Upon admission, Stella reached out to a friend who was also a case manager. Later, the infectious disease physician assessed and recommended for case management to see her. Although the hospital case manager failed to visit in person, the floor nurse said she received a phone call from Barbara, the personal case manager friend, inquiring about Stella’s condition. Unfortunately, Stella’s condition continued to decline, making it difficult for her to continue voicing her concerns. The family and friend became concerned when Stella stopped answering and returning their phone calls. However, Barbara became Stella’s advocate. She kept the family informed while communicating with the hospital team, who could not agree on a treatment plan. The hospitalist wanted to send Stella home, and the infectious disease physician wanted to start antibiotics, which was not a proven best practice.

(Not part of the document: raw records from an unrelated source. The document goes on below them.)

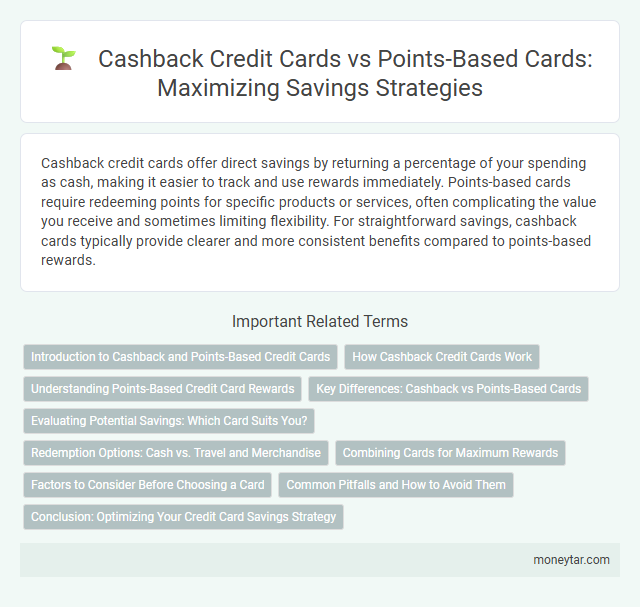 Cashback Credit Cards vs Points-Based Cards: Maximizing Savings Strategies

Cashback credit cards offer direct savings by returning a percentage of your spending as cash, making it easier to track and use rewards immediately. Points-based cards require redeeming points for specific products or services, often complicating the value you receive and sometimes limiting flexibility. For straightforward savings, cashback cards typically provide clearer and more consistent benefits compared to points-based rewards.

Important Related Terms

Introduction to Cashback and Points-Based Credit Cards

How Cashback Credit Cards Work

Understanding Points-Based Credit Card Rewards

Key Differences: Cashback vs Points-Based Cards

Evaluating Potential Savings: Which Card Suits You?

Redemption Options: Cash vs. Travel and Merchandise

Combining Cards for Maximum Rewards

Factors to Consider Before Choosing a Card

Common Pitfalls and How to Avoid Them

Conclusion: Optimizing Your Credit Card Savings Strategy

moneytar.com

The next morning, both physicians appeared for a bedside conversation. The infectious disease physician looked concerned and explained they had been talking with Barbara and the family. The discussion was around the use of antibiotics and what was best practice. Stella asked the doctor how his best practice was working on her recovery so far. COVID appeared to have the upper hand for almost two weeks without improvement and continued decline. The hospital case manager called on the room phone and asked Stella why she did not answer her call. Stella requested for the two case managers to connect and collaborate. Luckily, the floor nurses were great, and one said she would also advocate for Stella to ensure Barbara knew what was going on, keep her family informed and unify the physicians.
Late morning, the antibiotics were started. Surprisingly, the next afternoon, wheezing decreased and Stella ate and drank and felt more mobile. The infectious disease physician visited and expressed his surprise with Stella’s progress. Oxygen weaning was discussed, as well as subsequent discharge the next morning if things went well. The hospitalist agreed.
As hoped, the oxygen was weaned, and saturations improved to 93% while ambulating! Discharge plans were discussed, and although the hospital case manager was unreachable, Barbara continued to advocate. Unfortunately, home oxygen criteria were not met; however, orders were written for short-term self-pay use, which provided peace of mind. The direct-care nurse assisted with a safe discharge that evening.
Barbara followed up after hospital discharge. She continued to encourage mobility with rest breaks as tolerated, and proper nutrition, hydration and oxygen use as needed for recovery. Other than one conversation with the hospital case manager while inpatient, Stella never heard from her again. Luckily, Barbara was a skilled case manager. Although slow and complicated with prolonged shortness of breath with strenuous activity, Stella was used to working out, so home rehabilitation went smoothly.
Being a case manager, Stella reflects on how instrumental a case manager is in a patient’s care, especially during her own illness. She pondered how she could have done things differently if the roles were interchanged. Considering the hospital’s care model and knowing their beds were full could have led to the decreased communication with the inpatient case manager. She also better understands how isolation and the lack of family support appear to affect recovery. A case manager’s role is to advocate for the patient, and without their advocacy, care is fragmented. Today, Stella is healthy and happy, and thankful for case managers.